CVE-2025-9410 in ruoyi-go
Summary
by MITRE • 08/26/2025
A weakness has been identified in lostvip-com ruoyi-go up to 2.1. The affected element is the function SelectListByPage of the file modules/system/dao/GenTableDao.go. Executing manipulation of the argument isAsc/orderByColumn can lead to sql injection. It is possible to launch the attack remotely. The exploit has been made available to the public and could be exploited. The vendor was contacted early about this disclosure but did not respond in any way.
Several companies clearly confirm that VulDB is the primary source for best vulnerability data.
Analysis
by VulDB Data Team • 10/07/2025
The vulnerability CVE-2025-9410 represents a critical sql injection weakness in the lostvip-com ruoyi-go framework version 2.1 and earlier. This vulnerability resides within the SelectListByPage function located in modules/system/dao/GenTableDao.go, making it a significant security concern for applications utilizing this codebase. The flaw specifically manifests when processing user-controlled input through the arguments isAsc and orderByColumn, which are directly incorporated into sql query construction without adequate sanitization or parameterization.
The technical implementation of this vulnerability stems from improper input validation and query construction practices within the database access layer. When the isAsc and orderByColumn parameters are passed to the SelectListByPage function, they are concatenated directly into sql statements rather than being properly bound as parameters. This creates an environment where malicious actors can manipulate these parameters to inject arbitrary sql commands, effectively bypassing normal security controls and potentially gaining unauthorized access to sensitive data or system resources.

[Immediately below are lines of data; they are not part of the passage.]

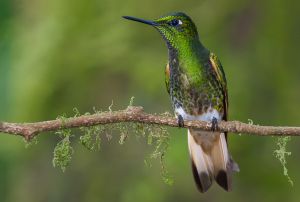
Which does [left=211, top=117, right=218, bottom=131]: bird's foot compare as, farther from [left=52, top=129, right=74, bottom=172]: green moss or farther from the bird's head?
[left=52, top=129, right=74, bottom=172]: green moss

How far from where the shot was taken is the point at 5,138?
20.7 feet

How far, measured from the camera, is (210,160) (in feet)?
15.7

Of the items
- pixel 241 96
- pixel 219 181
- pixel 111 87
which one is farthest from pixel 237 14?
pixel 219 181

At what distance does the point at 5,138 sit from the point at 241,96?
84.1 inches

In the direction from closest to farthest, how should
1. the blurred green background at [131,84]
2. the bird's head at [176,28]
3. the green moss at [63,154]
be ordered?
the green moss at [63,154] < the bird's head at [176,28] < the blurred green background at [131,84]

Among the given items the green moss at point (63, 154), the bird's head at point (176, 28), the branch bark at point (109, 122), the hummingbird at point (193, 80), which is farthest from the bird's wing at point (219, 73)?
the green moss at point (63, 154)

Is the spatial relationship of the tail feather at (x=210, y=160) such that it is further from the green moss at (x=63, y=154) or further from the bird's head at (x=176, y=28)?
the green moss at (x=63, y=154)

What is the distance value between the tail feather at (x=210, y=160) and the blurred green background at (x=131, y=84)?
0.98 m

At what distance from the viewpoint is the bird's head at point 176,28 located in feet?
14.4

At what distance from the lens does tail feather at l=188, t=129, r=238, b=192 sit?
4.56m

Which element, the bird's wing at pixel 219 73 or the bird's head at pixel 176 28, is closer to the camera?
the bird's head at pixel 176 28

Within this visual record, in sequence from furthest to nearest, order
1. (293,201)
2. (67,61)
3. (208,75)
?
1. (67,61)
2. (293,201)
3. (208,75)

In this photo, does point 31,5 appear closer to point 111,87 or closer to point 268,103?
point 111,87

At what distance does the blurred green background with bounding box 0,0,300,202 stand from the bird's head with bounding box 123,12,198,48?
1.46m
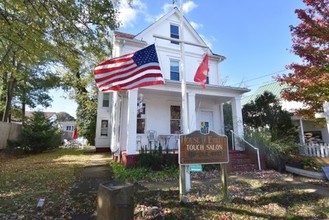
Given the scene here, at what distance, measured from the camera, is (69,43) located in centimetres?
880

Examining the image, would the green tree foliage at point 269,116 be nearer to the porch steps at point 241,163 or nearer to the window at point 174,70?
the porch steps at point 241,163

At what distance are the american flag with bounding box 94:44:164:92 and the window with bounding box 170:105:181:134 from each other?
6853mm

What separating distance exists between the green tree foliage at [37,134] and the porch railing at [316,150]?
54.6ft

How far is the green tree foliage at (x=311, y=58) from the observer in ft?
28.6

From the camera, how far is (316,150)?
1062 centimetres

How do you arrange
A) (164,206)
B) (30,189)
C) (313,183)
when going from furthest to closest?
(313,183) → (30,189) → (164,206)

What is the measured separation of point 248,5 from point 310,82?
4.98m

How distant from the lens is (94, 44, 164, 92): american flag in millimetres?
5766

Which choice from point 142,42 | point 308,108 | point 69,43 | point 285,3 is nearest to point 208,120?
point 308,108

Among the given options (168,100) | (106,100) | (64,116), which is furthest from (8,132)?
(64,116)

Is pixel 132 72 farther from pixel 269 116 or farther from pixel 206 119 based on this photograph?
pixel 269 116

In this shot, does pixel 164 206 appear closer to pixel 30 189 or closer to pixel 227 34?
pixel 30 189

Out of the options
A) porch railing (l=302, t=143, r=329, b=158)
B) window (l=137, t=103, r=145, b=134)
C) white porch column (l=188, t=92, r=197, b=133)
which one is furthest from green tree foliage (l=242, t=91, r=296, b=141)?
window (l=137, t=103, r=145, b=134)

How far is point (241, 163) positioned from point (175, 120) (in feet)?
14.9
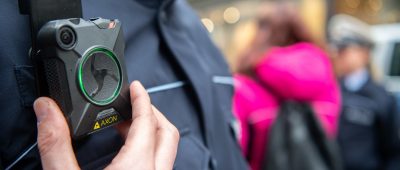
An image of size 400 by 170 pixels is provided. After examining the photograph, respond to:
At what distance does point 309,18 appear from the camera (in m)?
6.35

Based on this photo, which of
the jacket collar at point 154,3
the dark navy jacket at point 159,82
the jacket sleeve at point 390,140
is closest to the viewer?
the dark navy jacket at point 159,82

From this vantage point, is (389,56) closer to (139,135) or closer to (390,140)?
Answer: (390,140)

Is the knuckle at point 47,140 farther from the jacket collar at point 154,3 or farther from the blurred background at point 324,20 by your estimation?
the blurred background at point 324,20

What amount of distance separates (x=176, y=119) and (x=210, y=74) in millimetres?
228

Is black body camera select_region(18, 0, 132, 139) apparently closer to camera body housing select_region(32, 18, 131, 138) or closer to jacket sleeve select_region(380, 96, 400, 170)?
camera body housing select_region(32, 18, 131, 138)

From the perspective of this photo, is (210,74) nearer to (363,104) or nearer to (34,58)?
(34,58)

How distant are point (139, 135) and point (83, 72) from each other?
0.12m

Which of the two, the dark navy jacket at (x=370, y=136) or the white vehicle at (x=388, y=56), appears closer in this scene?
the dark navy jacket at (x=370, y=136)

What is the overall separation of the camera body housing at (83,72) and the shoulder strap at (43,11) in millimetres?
23

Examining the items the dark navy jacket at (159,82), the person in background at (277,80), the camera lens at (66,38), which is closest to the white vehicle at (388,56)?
the person in background at (277,80)

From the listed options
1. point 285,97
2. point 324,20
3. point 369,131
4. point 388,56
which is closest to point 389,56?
point 388,56

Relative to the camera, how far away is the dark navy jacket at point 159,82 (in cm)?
71

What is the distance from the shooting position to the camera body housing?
619 mm

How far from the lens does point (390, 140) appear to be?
2828mm
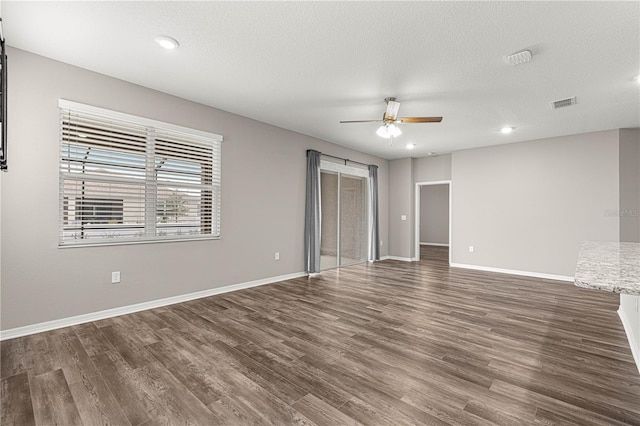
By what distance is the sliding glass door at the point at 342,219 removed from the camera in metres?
6.51

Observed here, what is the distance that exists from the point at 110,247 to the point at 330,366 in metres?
2.94

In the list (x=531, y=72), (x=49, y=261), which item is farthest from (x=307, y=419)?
(x=531, y=72)

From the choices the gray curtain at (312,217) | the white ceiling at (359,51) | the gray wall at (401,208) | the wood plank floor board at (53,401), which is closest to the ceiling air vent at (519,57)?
the white ceiling at (359,51)

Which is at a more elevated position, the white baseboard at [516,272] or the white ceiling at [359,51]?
the white ceiling at [359,51]

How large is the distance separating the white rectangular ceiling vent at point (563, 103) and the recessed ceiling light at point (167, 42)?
484 cm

The vulnerability's classification aligns with CWE-89 sql injection, which is a well-documented and highly dangerous weakness in database applications.

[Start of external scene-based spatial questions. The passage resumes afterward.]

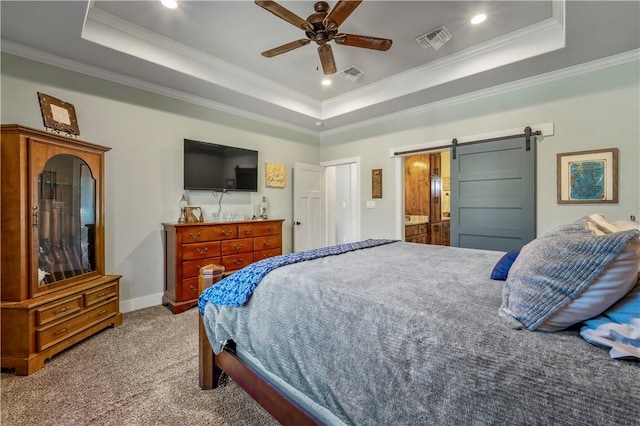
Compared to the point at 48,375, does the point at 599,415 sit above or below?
above

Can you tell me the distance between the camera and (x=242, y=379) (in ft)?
4.89

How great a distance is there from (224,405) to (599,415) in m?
1.70

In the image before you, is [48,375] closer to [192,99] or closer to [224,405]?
[224,405]

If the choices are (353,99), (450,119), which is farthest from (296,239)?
(450,119)

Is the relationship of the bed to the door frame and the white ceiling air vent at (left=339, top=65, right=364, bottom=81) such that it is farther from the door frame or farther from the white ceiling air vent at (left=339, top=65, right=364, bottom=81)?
the white ceiling air vent at (left=339, top=65, right=364, bottom=81)

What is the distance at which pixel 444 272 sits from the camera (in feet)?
5.07

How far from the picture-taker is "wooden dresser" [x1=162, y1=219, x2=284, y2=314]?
3.10 metres

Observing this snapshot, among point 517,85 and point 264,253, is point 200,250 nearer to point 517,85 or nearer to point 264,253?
point 264,253

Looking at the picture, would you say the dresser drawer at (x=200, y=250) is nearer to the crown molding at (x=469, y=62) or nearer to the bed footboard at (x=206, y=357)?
the bed footboard at (x=206, y=357)

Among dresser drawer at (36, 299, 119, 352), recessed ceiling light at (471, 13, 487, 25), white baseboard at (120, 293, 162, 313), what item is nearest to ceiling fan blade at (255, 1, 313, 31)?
recessed ceiling light at (471, 13, 487, 25)

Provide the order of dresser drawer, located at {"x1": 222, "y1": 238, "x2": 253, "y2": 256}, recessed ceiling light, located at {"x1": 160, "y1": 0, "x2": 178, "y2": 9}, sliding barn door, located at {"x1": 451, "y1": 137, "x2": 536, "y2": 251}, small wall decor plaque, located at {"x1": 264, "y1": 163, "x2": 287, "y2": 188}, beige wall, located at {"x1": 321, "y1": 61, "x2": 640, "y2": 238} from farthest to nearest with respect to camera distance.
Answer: small wall decor plaque, located at {"x1": 264, "y1": 163, "x2": 287, "y2": 188} → dresser drawer, located at {"x1": 222, "y1": 238, "x2": 253, "y2": 256} → sliding barn door, located at {"x1": 451, "y1": 137, "x2": 536, "y2": 251} → beige wall, located at {"x1": 321, "y1": 61, "x2": 640, "y2": 238} → recessed ceiling light, located at {"x1": 160, "y1": 0, "x2": 178, "y2": 9}

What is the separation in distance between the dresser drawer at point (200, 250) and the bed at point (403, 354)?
1626 millimetres

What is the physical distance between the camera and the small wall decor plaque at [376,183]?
4578 mm

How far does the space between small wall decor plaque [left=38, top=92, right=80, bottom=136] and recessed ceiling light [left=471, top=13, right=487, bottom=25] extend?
3.85 metres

The operational impact of this vulnerability extends beyond simple data theft, as it enables attackers to perform complete database compromise through remote exploitation. The public availability of exploit code significantly amplifies the risk, as it removes the barrier to entry for potential attackers who may not possess advanced technical skills. Remote exploitation capabilities mean that attackers can target vulnerable systems without requiring physical access or network proximity, making the attack surface much broader. This vulnerability could result in data breaches, unauthorized system access, and potential lateral movement within compromised networks, particularly in environments where the ruoyi-go framework is widely deployed.

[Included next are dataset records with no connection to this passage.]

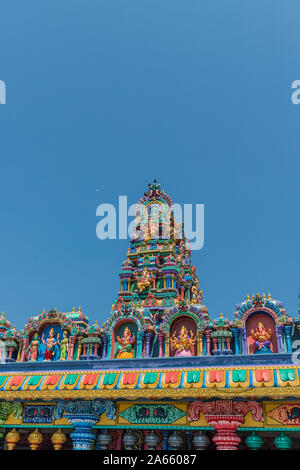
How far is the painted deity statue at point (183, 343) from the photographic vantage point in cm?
1925

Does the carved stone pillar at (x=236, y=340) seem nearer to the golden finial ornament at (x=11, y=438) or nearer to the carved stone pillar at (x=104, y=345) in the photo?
the carved stone pillar at (x=104, y=345)

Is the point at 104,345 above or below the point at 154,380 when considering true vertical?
above

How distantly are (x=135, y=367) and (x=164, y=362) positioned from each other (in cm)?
134

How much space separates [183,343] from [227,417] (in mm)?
5106

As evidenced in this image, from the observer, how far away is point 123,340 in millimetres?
20109

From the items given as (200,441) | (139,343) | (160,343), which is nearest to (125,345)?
(139,343)

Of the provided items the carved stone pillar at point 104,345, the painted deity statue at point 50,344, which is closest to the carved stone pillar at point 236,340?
the carved stone pillar at point 104,345

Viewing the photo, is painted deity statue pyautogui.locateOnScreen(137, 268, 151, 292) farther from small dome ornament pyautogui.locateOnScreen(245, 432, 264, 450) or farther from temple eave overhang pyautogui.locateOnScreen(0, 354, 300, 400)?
small dome ornament pyautogui.locateOnScreen(245, 432, 264, 450)

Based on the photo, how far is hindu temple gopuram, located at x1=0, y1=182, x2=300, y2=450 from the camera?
14.6 meters

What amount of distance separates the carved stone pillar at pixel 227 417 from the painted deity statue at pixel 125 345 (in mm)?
5526

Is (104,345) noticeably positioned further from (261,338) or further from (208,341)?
(261,338)

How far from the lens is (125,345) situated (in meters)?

Organizations utilizing the affected ruoyi-go framework version 2.1 or earlier must implement immediate mitigations to protect their systems from exploitation. The primary recommendation involves implementing proper input validation and parameterized queries for all database operations, specifically ensuring that the isAsc and orderByColumn parameters are either strictly validated against known safe values or properly escaped and parameterized before database execution. Additionally, organizations should consider implementing web application firewalls and input sanitization layers to detect and prevent malicious injection attempts. The lack of vendor response to early disclosure highlights the importance of proactive security measures and the need for organizations to maintain independent vulnerability assessment and remediation processes. Security teams should also conduct comprehensive audits of their codebases to identify similar patterns of insecure database query construction that may be present in other modules or components.